__Data records__:
========

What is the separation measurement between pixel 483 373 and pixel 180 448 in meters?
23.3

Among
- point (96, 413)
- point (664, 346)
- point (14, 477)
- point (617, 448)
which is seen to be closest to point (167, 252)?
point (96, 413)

========

__Exercise objective__: Output the lines above as a JSON list of strings with one string per line, leaving out blank lines.

__Solution for this task__:
[
  "What is the separation measurement between pixel 483 373 and pixel 180 448 in meters?",
  "23.3",
  "Among",
  "- point (96, 413)",
  "- point (664, 346)",
  "- point (14, 477)",
  "- point (617, 448)",
  "which is seen to be closest to point (167, 252)?",
  "point (96, 413)"
]